*Document*:
|---|

L’impératif de l’audit des comptes publics

La Grèce a vécu quelques années à crédit, faisant exploser sa dette à 288
milliards de dollars US, ce qui représente 115% de son PIB. Le pays a pu, au
prix d’un maquillage de ses comptes, cacher l’excédent de son déficit qui est de
13% et non de 6%, comme annoncé, à l’opinion et aux marchés. Il s’est enfin
ressaisi et une issue a pu être trouvée.

Mais au-delà du cas, qu’on espère isolé, de la Grèce, comment éviter pareilles
pratiques à l’avenir ? Plus que jamais il faut songer à auditer les comptes
publics au moins pour les Etats qui se financent sur le marché. Tout comme on
l’interdit aux entreprises et aux établissements de crédits, les Etats, à leur
tour, doivent être empêchés d’enfreindre les règles prudentielles. A signaler
que l’Allemagne n’a accepté de venir en aide à la Grèce qu’à la condition qu’au
sein de l’Euro groupe, les 16 pays qui le composent s’obligent à une discipline
prudentielle et s’en tiennent aux dispositions contraignantes du Pacte de
stabilité.

Pour ne pas effrayer les contribuables allemands qui auraient eu le sentiment de
«casquer» pour des Grecs prodigues, il fallait, expliquent les analystes,
rétablir un mécanisme de rétorsion afin de parer à tout relâchement prudentiel,
à l’avenir.

Mais comment faire pour étendre cette règle de l’Euroland à un cadre mondial ?
Il existe bien une structure de stabilité financière. Il est parfaitement
concevable de mettre sur pied une structure d’audit.

|---|

*Données fournies*:

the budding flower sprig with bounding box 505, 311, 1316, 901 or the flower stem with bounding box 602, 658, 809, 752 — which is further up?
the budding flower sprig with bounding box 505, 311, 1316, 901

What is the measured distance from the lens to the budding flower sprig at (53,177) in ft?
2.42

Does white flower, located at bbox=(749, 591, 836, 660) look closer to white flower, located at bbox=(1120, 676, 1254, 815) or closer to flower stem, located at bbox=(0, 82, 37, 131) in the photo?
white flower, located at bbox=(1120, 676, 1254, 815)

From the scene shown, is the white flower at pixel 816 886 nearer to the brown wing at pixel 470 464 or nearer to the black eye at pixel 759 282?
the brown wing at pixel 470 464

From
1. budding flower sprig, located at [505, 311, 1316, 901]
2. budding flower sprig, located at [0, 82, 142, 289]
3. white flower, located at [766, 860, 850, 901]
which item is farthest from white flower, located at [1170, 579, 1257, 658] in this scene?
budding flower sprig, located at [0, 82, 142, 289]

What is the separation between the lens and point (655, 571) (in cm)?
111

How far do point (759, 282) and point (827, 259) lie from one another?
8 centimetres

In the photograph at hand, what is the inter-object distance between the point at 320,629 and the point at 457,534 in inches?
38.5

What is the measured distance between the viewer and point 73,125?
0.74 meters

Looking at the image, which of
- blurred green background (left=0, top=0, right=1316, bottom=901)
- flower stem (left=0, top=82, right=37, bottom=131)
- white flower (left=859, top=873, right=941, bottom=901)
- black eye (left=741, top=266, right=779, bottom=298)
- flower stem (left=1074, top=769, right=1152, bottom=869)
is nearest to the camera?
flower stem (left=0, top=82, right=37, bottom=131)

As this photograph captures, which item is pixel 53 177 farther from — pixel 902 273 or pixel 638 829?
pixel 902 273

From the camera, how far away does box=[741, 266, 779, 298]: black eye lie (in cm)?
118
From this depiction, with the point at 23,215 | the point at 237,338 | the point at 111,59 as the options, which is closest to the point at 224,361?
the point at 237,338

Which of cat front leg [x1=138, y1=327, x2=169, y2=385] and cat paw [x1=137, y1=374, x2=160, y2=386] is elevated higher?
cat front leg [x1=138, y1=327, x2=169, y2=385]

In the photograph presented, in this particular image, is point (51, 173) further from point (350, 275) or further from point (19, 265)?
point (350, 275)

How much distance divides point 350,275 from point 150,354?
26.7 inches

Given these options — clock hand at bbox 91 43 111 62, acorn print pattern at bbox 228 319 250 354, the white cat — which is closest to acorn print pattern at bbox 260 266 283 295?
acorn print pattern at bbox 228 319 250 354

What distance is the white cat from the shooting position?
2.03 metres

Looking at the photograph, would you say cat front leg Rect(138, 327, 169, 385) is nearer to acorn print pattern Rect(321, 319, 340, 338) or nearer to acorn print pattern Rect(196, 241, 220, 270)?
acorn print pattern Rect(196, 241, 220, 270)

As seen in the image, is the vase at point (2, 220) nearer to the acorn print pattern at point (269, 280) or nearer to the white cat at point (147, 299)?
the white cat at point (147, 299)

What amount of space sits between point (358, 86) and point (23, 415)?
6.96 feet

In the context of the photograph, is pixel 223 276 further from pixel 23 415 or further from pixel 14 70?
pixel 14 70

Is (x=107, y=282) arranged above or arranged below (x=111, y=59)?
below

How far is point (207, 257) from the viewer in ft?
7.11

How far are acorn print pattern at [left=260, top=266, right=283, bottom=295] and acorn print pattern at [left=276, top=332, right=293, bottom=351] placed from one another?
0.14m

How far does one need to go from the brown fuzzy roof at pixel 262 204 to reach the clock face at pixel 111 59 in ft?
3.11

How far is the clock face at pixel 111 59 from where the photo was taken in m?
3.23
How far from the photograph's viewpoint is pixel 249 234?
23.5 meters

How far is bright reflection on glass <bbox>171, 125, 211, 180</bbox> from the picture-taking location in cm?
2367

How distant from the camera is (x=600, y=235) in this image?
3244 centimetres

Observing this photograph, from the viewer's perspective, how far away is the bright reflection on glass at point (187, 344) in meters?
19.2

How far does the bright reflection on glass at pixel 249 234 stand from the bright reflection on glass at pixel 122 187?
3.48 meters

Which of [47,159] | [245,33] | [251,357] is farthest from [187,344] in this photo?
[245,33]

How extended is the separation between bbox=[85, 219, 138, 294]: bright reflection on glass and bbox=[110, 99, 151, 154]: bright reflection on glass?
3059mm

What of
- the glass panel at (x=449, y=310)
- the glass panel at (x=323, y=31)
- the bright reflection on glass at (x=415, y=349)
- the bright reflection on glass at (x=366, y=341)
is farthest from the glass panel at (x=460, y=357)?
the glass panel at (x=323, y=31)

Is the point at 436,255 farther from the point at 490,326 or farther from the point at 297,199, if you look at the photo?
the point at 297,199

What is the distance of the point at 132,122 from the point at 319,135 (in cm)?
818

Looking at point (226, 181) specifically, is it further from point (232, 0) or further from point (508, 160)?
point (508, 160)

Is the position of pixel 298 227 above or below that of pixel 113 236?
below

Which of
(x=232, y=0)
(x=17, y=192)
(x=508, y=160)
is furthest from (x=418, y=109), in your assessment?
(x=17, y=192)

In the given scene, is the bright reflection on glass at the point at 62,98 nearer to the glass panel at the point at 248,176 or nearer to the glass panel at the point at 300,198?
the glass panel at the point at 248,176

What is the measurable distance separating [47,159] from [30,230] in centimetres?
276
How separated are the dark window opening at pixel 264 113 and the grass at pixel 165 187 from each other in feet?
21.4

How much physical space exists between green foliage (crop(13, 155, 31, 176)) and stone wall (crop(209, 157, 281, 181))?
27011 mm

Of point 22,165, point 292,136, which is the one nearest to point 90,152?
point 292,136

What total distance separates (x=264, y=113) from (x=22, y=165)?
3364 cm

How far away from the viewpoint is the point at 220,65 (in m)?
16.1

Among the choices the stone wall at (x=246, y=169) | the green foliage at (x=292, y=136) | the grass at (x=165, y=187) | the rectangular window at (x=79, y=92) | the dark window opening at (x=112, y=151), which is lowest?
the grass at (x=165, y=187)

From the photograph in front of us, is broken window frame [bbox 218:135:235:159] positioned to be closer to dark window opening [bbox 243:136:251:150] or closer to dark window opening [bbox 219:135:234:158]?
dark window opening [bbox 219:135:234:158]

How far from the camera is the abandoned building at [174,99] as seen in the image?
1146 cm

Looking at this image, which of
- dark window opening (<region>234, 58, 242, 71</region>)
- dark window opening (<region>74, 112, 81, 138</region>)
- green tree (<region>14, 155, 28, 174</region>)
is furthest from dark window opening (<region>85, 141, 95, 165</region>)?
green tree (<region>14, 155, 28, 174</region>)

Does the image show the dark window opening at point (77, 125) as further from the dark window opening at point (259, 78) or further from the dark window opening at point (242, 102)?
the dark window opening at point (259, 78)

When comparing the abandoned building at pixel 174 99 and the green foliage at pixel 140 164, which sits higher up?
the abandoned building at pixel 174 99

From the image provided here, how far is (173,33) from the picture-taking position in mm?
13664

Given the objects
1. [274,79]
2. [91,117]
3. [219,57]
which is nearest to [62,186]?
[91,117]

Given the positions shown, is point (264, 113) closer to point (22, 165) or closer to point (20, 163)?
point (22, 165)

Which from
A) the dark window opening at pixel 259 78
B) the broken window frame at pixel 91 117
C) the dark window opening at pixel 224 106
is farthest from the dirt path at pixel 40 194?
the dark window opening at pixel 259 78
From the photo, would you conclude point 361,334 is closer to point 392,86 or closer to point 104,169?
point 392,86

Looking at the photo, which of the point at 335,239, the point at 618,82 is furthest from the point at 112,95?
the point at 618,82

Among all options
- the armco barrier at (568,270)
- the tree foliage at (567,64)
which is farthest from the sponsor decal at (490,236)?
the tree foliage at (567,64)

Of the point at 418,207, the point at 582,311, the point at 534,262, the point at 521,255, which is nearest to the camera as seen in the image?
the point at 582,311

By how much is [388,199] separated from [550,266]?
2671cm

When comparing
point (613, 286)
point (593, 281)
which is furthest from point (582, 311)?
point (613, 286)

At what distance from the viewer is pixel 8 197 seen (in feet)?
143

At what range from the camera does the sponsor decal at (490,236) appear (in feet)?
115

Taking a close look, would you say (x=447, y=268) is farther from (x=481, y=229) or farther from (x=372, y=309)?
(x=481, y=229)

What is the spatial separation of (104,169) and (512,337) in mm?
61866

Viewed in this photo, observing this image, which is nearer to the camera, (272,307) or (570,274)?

|---|

*Objectif*:
Répondez aux questions suivantes en vous appuyant sur le document.
1. À quel montant la dette de la Grèce s'est-elle élevée, et quel pourcentage de son PIB représentait-elle ?
2. Combien de pays composent l'Euro groupe ?
3. Quelle structure existe déjà, selon le dernier paragraphe ?

*Corrigé*:
1. La dette de la Grèce s'est élevée à 288 milliards de dollars US, soit 115 % de son PIB.
2. L'Euro groupe se compose de 16 pays.
3. Il existe déjà une structure de stabilité financière.